Cells in the vasculature, including polymorphonuclear leukocytes,
platelets, and endothelial cells, have been shown to be jointly involved in
the biosynthesis of active lipid mediators derived from arachidonic acid.
Stimulation of neutrophils with the calcium ionophore A23187 as a model for
cell activation results in production of leukotriene (LT)A4 with subsequent
intracellular conversion into LTB4. When platelets or endothelial cells
were present in the incubation system, LTC4 was produced from the
neutrophil-derived LTA4. Whereas production and release of LTA4 under
resting conditions in vivo might be expected to be quite low, under
pathologic conditions, LTA4 production could be markedly increased.

▸ **STORED DATA**:
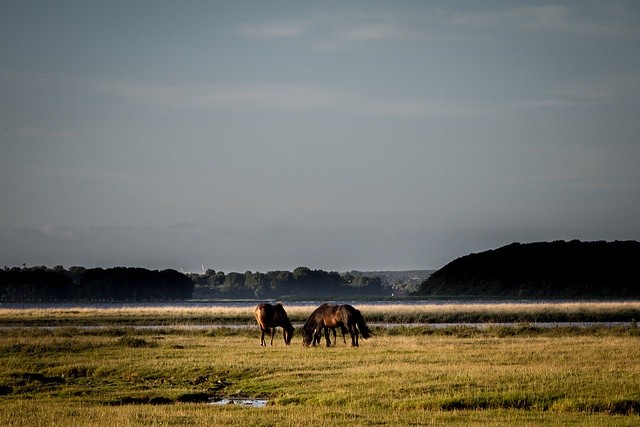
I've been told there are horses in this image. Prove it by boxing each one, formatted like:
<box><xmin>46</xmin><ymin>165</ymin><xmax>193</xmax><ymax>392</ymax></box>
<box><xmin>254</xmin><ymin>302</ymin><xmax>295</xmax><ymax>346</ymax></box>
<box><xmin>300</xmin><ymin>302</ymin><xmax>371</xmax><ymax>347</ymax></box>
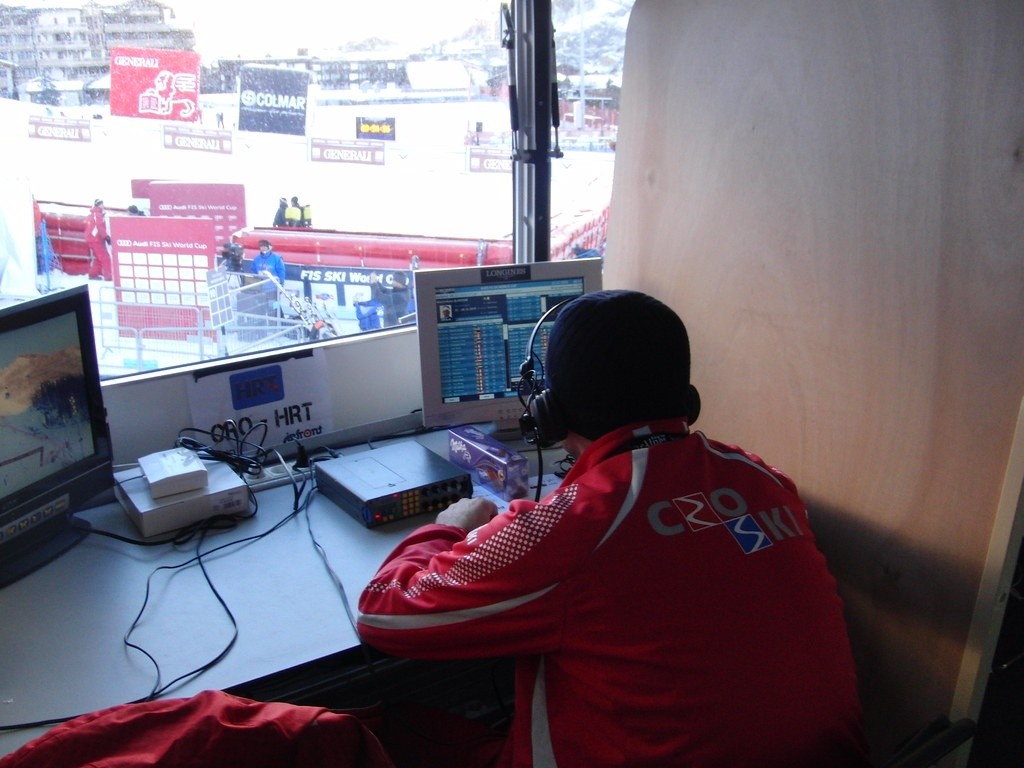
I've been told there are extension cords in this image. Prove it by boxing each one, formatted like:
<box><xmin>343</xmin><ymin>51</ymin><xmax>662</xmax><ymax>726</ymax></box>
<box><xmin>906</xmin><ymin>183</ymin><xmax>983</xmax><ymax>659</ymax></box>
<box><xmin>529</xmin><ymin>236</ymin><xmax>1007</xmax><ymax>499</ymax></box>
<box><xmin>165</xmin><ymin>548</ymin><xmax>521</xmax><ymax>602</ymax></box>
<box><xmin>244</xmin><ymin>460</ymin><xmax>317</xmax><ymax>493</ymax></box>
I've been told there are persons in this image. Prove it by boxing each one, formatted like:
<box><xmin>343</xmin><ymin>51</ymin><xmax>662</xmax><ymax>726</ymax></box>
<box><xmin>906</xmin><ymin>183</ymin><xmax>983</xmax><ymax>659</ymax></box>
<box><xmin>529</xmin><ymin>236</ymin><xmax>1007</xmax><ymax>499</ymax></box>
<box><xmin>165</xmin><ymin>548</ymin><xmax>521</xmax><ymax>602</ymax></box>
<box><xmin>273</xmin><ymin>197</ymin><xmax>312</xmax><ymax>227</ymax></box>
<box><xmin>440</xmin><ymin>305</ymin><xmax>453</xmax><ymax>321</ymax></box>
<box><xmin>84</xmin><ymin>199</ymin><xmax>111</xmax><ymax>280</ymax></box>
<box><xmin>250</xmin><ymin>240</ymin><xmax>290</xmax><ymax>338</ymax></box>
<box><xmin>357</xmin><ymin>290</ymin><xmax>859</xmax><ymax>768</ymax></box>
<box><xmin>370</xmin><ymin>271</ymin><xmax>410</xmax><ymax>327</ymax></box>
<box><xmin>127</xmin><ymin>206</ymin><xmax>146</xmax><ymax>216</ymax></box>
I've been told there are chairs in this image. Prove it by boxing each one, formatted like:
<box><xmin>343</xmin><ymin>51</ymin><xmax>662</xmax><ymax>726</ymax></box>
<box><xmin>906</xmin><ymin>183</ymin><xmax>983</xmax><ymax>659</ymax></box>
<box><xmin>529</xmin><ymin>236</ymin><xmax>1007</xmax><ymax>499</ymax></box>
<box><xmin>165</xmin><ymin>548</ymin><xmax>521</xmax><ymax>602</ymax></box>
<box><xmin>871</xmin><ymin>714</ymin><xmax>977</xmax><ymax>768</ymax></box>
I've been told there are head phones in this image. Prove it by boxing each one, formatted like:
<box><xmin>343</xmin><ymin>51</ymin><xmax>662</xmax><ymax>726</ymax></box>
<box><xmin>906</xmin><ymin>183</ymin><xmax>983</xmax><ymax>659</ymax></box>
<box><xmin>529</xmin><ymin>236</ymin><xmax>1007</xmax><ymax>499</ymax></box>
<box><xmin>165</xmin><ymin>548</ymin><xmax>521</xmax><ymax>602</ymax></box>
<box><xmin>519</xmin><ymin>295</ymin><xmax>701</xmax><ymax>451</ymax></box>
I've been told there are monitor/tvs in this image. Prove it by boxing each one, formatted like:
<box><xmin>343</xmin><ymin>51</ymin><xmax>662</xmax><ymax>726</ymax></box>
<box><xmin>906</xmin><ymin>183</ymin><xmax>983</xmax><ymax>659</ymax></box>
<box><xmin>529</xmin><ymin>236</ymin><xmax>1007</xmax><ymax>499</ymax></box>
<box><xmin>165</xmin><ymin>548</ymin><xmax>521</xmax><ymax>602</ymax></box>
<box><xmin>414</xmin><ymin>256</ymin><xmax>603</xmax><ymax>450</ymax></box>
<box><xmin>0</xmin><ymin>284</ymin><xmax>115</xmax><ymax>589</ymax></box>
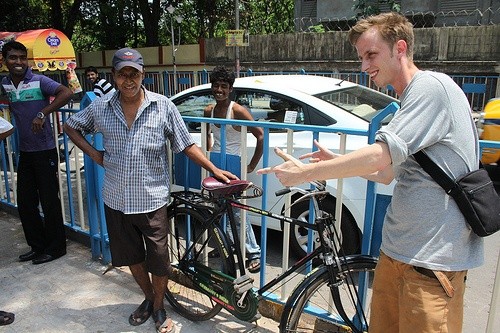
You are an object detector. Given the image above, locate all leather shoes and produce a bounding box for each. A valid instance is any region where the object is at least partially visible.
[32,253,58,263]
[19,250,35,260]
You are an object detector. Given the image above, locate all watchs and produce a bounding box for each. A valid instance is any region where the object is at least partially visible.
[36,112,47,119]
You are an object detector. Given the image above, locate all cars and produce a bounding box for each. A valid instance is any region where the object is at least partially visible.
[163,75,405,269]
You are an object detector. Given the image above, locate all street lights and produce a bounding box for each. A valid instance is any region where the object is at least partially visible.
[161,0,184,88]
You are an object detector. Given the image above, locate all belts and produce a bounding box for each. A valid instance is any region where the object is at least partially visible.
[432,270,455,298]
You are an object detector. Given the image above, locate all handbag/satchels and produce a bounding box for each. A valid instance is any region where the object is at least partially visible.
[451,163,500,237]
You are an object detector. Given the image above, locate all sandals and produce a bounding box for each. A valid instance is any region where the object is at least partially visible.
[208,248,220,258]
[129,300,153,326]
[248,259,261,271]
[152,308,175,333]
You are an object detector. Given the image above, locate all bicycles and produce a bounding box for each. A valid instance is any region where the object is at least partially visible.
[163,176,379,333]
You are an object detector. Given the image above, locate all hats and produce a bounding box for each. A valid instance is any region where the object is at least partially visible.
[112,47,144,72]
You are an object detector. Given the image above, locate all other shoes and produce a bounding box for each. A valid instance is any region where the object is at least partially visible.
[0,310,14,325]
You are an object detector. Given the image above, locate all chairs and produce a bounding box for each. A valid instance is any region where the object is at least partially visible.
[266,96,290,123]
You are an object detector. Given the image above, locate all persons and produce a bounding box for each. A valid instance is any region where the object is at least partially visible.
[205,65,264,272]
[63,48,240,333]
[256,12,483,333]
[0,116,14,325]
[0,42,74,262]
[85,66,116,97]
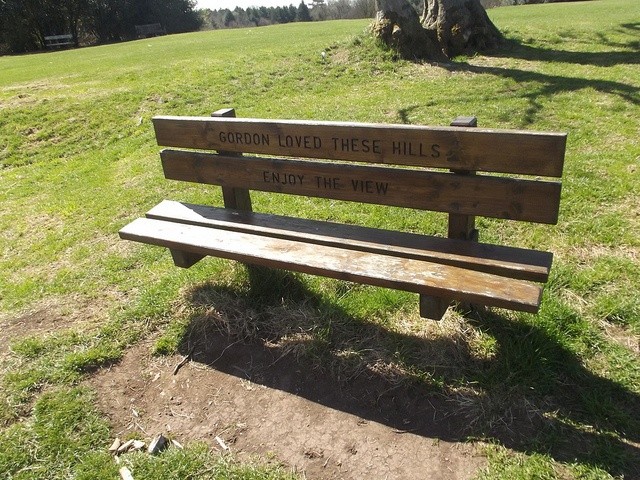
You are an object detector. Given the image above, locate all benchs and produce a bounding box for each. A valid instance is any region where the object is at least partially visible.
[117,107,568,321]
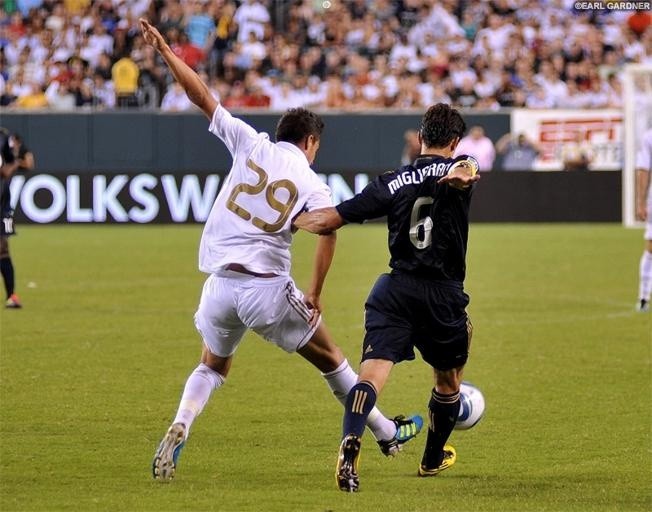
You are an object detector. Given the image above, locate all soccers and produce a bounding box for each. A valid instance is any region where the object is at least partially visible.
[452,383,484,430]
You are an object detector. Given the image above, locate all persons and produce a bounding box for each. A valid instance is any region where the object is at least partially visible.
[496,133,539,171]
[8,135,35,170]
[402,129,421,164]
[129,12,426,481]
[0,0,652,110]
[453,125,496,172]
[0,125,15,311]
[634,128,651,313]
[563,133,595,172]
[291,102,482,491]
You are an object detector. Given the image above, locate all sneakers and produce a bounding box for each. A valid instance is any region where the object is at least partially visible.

▸ **HOW TO COMPLETE THIS TASK**:
Answer these questions about the leukotriene extract:
(a) Which three cell types in the vasculature does it name as jointly involved in producing lipid mediators?
(b) What agent is used to stimulate neutrophils as a model for cell activation?
(c) What is produced from neutrophil-derived LTA4 when platelets or endothelial cells are present?

▸ **SOLUTION FOR THIS TASK**:
(a) Polymorphonuclear leukocytes, platelets, and endothelial cells.
(b) The calcium ionophore A23187.
(c) LTC4.